Enfin, les smartphones peuvent lire les QR codes

Depuis l’invention du QR Code en 1994, son utilisation était restée peu importante pendant presque une décennie. Ce qui en a libéré l’usage, c’est l’arrivée du smartphone en 2002 (surtout à partir de l’iPhone d’Apple en 2007 qui en popularise l’usage à grande échelle). Dès lors, les smartphones disposent d’un appareil photo et s’équipent alors progressivement de la technologie permettant de scanner le code bidimensionnel.

Aujourd’hui, la plupart est capable de lire nativement (sans appli intermédiaire) l’étiquette carrée lorsqu’elle se présente dans le cadre de l’appareil photo. Le scanner détecte qu’il a affaire à un QR code et affiche instantanément l’information qu’il décode. Une des premières utilisations qui aura les faveurs du grand-public, c’est notamment de permettre l’accès à un site web sans avoir à en saisir l’URL.

On voit assez vite apparaitre des services en ligne gratuits permettant de générer des QR codes très facilement. On peut choisir le contenu de l’information (URL, message, profil de réseau social…), le niveau de sécurité, la taille, la couleur du code que l’on souhaite générer.

Quelques usages inattendus (ou pas) du QR Code

– Hi, cKiou a bien vu que le QR Code ne sert pas que pour le « pass sanitaire ». Arrête-moi si je me trompe, mais il est devenu tellement facile de créer le code et de le lire qu’on le voit de plus en plus souvent. Par exemple, de plus en plus d’émissions de télé invitent les Humains à scanner un code pour aller poser des questions sur des sujets qui les préoccupent.

– Non cKiou, tu ne te trompes pas, sa simplicité d’usage offre à cette technologie de nombreuses applications comme celle que tu évoques. Flasher le code et se retrouver directement au bon endroit sur un site, sans la moindre recherche ou saisie d’URL, est un réflexe qui a commencé à se développer d’abord au Japon et en Corée, avant de s’étendre très vite aux États-Unis puis à l’Europe.

Usages grand-public

Concrètement, le grand-public a vu apparaitre ces images carrées (à l’esthétique géométrique à première vue impénétrable) dans sa vie quotidienne et sur de nombreux supports. On le retrouve sur des emballages de produits, des magazines, des affiches, même sur des T-Shirts de supporters sportifs par exemple… Une fois scanné, il donne accès à des informations complémentaires sur un produit, une exposition, l’histoire d’un monument ou d’un site touristique, des promotions, des notices techniques, des horaires de trains, etc. Il n’est pas rare non plus de trouver un code à scanner au dos d’un livre, permettant de renvoyer le lecteur sur une page d’informations concernant l’auteur, ou de faciliter le travail des bibliothécaires en informant sur les données d’édition de l’ouvrage.

Usages logistiques (robots et composants électroniques…)

# DONNÉES FOURNIES
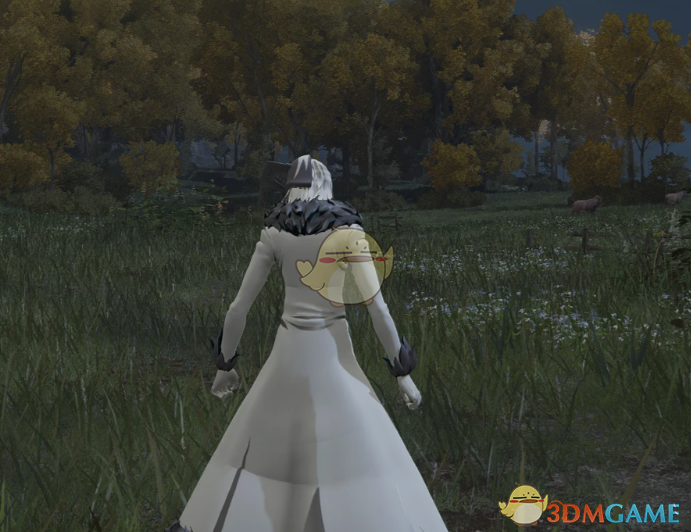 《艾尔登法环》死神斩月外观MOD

...

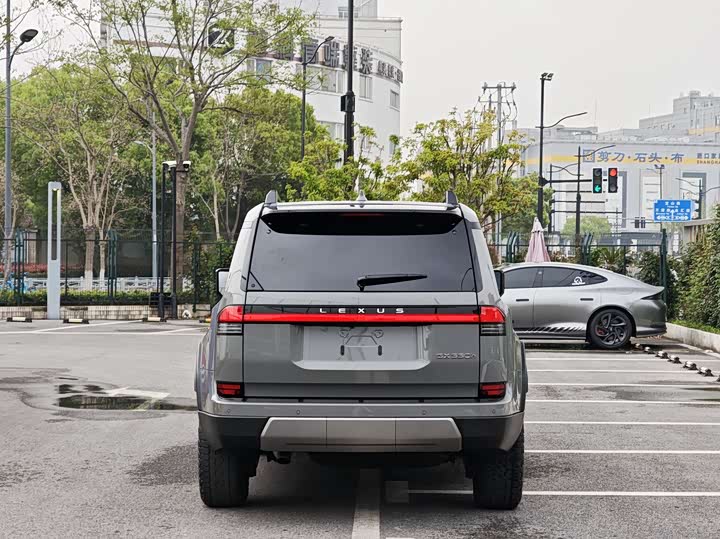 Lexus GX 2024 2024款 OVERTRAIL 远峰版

...

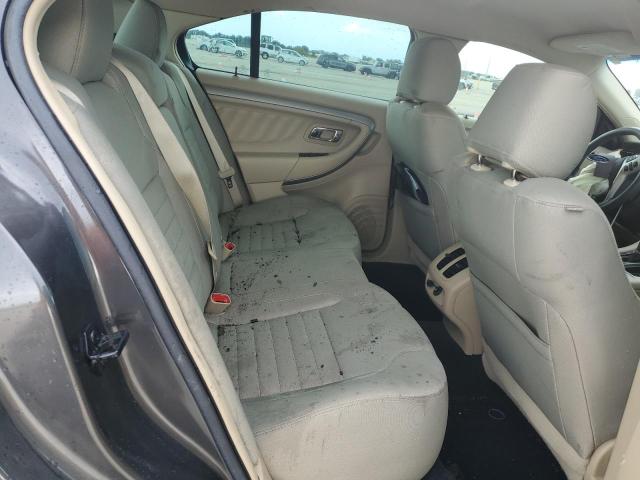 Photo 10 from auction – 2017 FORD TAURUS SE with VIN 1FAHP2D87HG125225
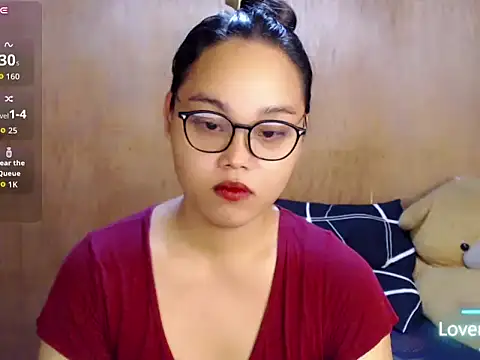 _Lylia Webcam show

# VOTRE TRAVAIL
1 - Recopiez mot pour mot le passage du texte sur les QR codes qui va de « Quelques usages inattendus » jusqu'à « puis à l’Europe. » inclus.
2 - D'après le texte sur les QR codes, dans quels pays le réflexe de flasher un code pour accéder directement à un site a-t-il commencé à se développer ?
3 - Rédigez la suite du texte sur les QR codes à partir de son dernier intertitre.

# RÉPONSES
1 -
Quelques usages inattendus (ou pas) du QR Code

– Hi, cKiou a bien vu que le QR Code ne sert pas que pour le « pass sanitaire ». Arrête-moi si je me trompe, mais il est devenu tellement facile de créer le code et de le lire qu’on le voit de plus en plus souvent. Par exemple, de plus en plus d’émissions de télé invitent les Humains à scanner un code pour aller poser des questions sur des sujets qui les préoccupent.

– Non cKiou, tu ne te trompes pas, sa simplicité d’usage offre à cette technologie de nombreuses applications comme celle que tu évoques. Flasher le code et se retrouver directement au bon endroit sur un site, sans la moindre recherche ou saisie d’URL, est un réflexe qui a commencé à se développer d’abord au Japon et en Corée, avant de s’étendre très vite aux États-Unis puis à l’Europe.

2 - Au Japon et en Corée.

3 -
Ces usages courants ne sont pas les seuls. Nés dans le secteur logistique, ils foisonnent toujours dans ce domaine. Cela va du stockage, de l’emballage, à l’expédition en passant par le suivi, la gestion des commandes et/ou des promotions… Mais aussi pour des usages à première vue plus improbables, comme « sous les pieds » des robots logistiques de quelques entrepôts d’Amazon. En effet, des bandes de guidage équipées de QR Codes sont collées au sol, permettant aux robots de se repérer pour se déplacer de façon autonome, jusqu’à une vitesse autour de 5km/h.

On commence aussi à découvrir ces marquages au cœur-même de certains appareils comme des smartphones, tablettes, ordinateurs… apposés sur différents composants électroniques pour en permettre la traçabilité, l’échange et même pointer vers des tutos facilitant leur remplacement. Ce système contribue à donner un indice de réparabilité des appareils, permettant de lutter contre l’obsolescence programmée. Principe d’autant plus intéressant dans le contexte actuel de pénurie de ces composants.

Les étiquettes carrées peuvent aussi assurer la traçabilité sanitaire des produits dans la filière alimentaire, les vins, les champagnes… les labels type AOC, AOP.

Usages culturels (art numérique)

 

Les musées ou les lieux culturels utilisent de plus en plus les QR Codes pour permettre aux visiteurs d’accéder à des informations ou commentaires sur les œuvres qu’ils présentent, en pointant vers une page dédiée. D’autres usages sont par contre plus inattendus.

Par exemple, un artiste français de Street Art (par définition éphémère, parce que souvent effacé ou tagué) appose un QR Code au bas de ses œuvres. Objectifs : d’une part, pouvoir les monétiser et de l’autre, leur donner une seconde vie sous forme « d’Art numérique ». Il a notamment réalisé des fresques murales, digitalisées via la technologie d’authentification NFT (non-fungible token) utilisant la blockchain (comme les cryptomonnaies) ce qui en valide l’authenticité et permet au public de les acheter. D’ailleurs, l’Art numérique arrive également dans les Galeries. En mars dernier Christie’s a présenté une œuvre qui a atteint un prix record (69,3 millions de $) lors d’une vente aux enchères suivie par 22 millions d’internautes.

QR Code et cybersécurité

– Hi, cKiou voit passer de plus en plus d’infos sur les problèmes de cybersécurité en général. Les QR Codes ont l’air bien tranquille dans leurs petites étiquettes carrées ! Mais est-ce qu’ils peuvent aussi représenter des menaces pour les personnes qui les flashent ?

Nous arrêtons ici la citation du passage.